The overly rigid or undefined nature of these processes makes it hard to reassess synergies and targets throughout the life cycle of a deal because valuation targets are set early on and are virtually locked in by the time integration starts. This forces the organization’s aspirations down to the lowest common denominator by freezing expectations at a time when information is uncertain and rarely correlated with the real potential of a deal—overvaluing or undervaluing synergies more than 40 percent of the time, by our estimate. The reason is simple: financial due diligence is conducted with intentionally imperfect information, as each side does its best to negotiate favorable terms in short time frames, and it’s typically focused on likely value instead of potential value. This is appropriate for managing the risk of overpaying, but it’s not the way an operator would actually manage a business to maximize its potential.
Managing this challenge can be complex but worthwhile. One consumer-packaged-goods company boosted run-rate synergies by 75 percent after managers recognized that the target’s approach to in-store promotions could be used to improve its base business. One pharmaceutical company raised its synergies by over 40 percent on a very large transaction by actively revisiting estimates immediately after the deal closed, creating a “risk free” environment for managers to come up with new ideas, and throwing away initial assumptions. A few years later, it had captured those higher synergies.

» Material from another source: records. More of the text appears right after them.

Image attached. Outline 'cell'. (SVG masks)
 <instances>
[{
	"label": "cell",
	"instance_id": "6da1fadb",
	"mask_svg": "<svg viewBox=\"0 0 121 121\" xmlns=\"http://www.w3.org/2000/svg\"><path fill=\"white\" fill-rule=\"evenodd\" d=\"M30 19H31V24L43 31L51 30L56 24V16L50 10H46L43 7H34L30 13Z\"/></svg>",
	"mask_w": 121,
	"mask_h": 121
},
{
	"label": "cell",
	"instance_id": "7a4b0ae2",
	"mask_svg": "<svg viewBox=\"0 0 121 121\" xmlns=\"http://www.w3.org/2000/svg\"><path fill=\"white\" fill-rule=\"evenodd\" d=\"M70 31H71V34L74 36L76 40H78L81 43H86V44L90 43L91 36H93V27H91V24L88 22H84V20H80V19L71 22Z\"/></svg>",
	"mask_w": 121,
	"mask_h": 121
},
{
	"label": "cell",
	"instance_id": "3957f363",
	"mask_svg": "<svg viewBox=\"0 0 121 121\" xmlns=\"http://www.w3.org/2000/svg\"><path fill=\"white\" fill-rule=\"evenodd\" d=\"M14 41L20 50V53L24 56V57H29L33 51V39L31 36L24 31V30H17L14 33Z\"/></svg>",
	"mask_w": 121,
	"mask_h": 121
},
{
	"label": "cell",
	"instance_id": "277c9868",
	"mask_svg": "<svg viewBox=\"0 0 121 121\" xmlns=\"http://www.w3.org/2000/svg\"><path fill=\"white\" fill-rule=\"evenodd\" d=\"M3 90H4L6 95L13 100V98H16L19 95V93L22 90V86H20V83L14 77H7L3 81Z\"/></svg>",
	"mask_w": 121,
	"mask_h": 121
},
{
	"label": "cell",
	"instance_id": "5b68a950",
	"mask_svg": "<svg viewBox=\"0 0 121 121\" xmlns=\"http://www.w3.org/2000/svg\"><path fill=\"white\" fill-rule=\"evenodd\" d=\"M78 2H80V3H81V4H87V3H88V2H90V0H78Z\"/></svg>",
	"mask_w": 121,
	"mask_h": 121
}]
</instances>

Companies can employ a number of tactical activities to build a real capability at managing synergies. They might, for example, bring stakeholders together in so-called value-creation summits that mimic the intensity and focus of a due-diligence effort but change the incentives to focus on the upside. And we’ve seen experienced acquirers take a blank-sheet approach to foster creativity, rather than anchor the exercise in a financial due-diligence model, which often leads to incremental synergies. These and similar activities allow companies to reinforce the idea that due-diligence synergy estimates are the lowest acceptable performance—and get managers used to setting their sights higher.
M&A is complex, and it isn’t the answer for every strategic goal. Companies that can achieve a strategic goal internally, with a sensible investment profile and within a desirable time frame, should do so and avoid the deal premium and integration risk of an acquisition. But those that can manage the complexity of M&A by building the capabilities and insights required to realize its full potential for growth can enjoy an enduring competitive advantage.